Goldene Zeiten: Ein Glück für die AHV

Von Ivo Bachmann*

Bahnhof Brig, 25. März 1953. Zwischenhalt auf einer langen Reise. Koffer an Koffer gestellt, adrett gekleidet, den Blick vorsichtig zur Kamera gerichtet, warten Saisonarbeiter aus Italien auf die Weiterreise zu ihren Arbeitsorten in der Schweiz. Der Fotograf Hermann Freytag (1908–1972) hat diesen Augenblick eingefangen. Er war als Fotoreporter für Arbeiterorganisationen, aber auch für «Meyers Modeblatt» unterwegs. Nah am Geschehen, nah am Schicksal der Menschen. Wie hier, an jenem sonnigen Tag in Brig.
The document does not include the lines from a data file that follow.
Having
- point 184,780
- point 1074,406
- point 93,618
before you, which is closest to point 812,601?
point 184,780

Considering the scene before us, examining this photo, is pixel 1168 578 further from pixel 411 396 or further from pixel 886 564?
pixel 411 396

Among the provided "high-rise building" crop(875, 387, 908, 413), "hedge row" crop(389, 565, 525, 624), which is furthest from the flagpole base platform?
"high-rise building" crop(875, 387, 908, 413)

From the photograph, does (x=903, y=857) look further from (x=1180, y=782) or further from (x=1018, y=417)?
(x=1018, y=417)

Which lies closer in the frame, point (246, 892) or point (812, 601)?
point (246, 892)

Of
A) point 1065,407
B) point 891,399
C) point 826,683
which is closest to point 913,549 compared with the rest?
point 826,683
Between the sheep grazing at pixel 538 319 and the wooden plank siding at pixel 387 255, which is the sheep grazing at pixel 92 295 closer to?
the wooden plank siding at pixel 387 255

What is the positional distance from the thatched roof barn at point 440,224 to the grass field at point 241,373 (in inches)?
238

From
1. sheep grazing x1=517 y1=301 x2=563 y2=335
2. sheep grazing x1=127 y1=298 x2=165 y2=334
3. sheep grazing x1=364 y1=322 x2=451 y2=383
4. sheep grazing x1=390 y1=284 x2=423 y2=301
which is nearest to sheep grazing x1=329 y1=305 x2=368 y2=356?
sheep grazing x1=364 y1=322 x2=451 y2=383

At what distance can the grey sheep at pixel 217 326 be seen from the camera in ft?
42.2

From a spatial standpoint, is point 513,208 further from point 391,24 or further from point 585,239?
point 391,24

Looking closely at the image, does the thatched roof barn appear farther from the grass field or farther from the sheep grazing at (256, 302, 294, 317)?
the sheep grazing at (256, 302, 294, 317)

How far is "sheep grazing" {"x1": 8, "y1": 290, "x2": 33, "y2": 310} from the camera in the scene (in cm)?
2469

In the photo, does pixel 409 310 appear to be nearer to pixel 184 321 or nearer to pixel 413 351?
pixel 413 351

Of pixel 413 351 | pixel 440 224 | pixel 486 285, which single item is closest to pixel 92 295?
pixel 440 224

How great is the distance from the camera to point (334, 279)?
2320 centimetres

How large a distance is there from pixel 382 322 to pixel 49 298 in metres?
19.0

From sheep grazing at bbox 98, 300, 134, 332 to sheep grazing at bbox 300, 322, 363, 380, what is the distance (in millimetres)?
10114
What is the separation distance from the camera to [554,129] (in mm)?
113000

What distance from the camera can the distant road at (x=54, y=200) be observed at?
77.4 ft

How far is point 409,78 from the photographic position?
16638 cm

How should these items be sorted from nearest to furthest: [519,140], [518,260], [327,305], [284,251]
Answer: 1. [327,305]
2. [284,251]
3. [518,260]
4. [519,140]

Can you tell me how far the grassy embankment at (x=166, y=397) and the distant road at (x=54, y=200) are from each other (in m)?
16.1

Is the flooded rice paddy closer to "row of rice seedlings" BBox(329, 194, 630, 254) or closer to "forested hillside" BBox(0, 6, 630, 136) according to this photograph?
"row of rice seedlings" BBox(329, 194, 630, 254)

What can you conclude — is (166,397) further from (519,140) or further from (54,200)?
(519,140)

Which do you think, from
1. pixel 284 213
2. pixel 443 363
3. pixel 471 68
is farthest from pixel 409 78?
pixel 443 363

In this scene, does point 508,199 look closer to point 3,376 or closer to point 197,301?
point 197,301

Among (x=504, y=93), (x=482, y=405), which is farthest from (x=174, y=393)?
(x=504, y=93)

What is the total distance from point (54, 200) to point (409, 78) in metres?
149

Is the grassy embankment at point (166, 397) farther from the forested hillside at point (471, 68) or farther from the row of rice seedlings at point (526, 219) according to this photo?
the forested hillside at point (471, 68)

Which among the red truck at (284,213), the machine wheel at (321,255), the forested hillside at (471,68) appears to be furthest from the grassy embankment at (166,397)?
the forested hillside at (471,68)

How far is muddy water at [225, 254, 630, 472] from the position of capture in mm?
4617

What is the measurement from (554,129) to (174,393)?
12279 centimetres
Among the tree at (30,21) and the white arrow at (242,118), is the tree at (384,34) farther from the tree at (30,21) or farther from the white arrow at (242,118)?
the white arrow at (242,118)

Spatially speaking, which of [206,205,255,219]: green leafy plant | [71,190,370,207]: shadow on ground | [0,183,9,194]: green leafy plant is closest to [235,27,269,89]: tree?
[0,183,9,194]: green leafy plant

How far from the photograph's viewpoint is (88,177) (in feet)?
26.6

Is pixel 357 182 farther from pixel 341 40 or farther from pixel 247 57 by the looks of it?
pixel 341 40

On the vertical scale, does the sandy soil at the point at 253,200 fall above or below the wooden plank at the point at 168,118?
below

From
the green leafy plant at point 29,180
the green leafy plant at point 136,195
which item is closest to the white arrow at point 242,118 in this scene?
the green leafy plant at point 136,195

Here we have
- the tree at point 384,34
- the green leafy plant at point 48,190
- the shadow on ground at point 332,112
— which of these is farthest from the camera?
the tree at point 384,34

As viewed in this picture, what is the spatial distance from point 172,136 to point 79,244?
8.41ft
Es war kein Ruhmesblatt unserer Ausländer- und Sozialpolitik, das sogenannte Saisonnierstatut. Geschaffen wurde es 1931 im Kontext einer Migrationspolitik, die wirtschaftlichen Bedürfnissen folgte und gleichzeitig eine «ausländische Übervölkerung» verhindern wollte. Das Statut gewährte einer streng kontingentierten Zahl ausländischer Arbeiterinnen und Arbeiter den Aufenthalt in der Schweiz – je während einiger Monate im Jahr. Ein Wechsel des Wohnkantons oder des Arbeitgebers war verboten, ein Nachzug der Familie erst nach Jahren möglich. Die Saisonniers lebten monatelang von ihren Ehepartnern und Kindern getrennt. Und wer die Arbeitsstelle verlor, musste selber schauen, wie er weiter durchs Leben kommt: Der Zugang zur Arbeitslosenversicherung war lange verwehrt und auch später nur mit grossen Abstrichen möglich.

Die Saisonniers kamen vor allem aus Italien, dann aus Spanien und Portugal, aus dem damaligen Jugoslawien und aus weiteren europäischen Ländern. Sie bauten unsere Tunnels und Brücken, erstellten unsere Strassen und Häuser; sie dienten in Hotels und Restaurants, arbeiteten in Fabriken, schufteten zu Niedrigstlöhnen in der Landwirtschaft. Auch viele Pflegeheime und Spitäler wären ohne Hilfs- und Fachkräfte aus dem Ausland in Personalnotstand geraten.

Die Wohn- und Lebenssituationen der Saisonarbeiter waren häufig prekär. Tausende hausten in simplen Wohnbaracken an den Rändern der Städte oder übernachteten in engen Hütten direkt auf den Baustellen. Andere wohnten fernab der Städte in ungeheizten Zimmern oder in notdürftig zu Gastbehausungen umgebauten Ställen und Werkstätten. Eine «unwürdige und unmenschliche Situation» sei dies für viele Betroffene, kritisierten die Gewerkschaften.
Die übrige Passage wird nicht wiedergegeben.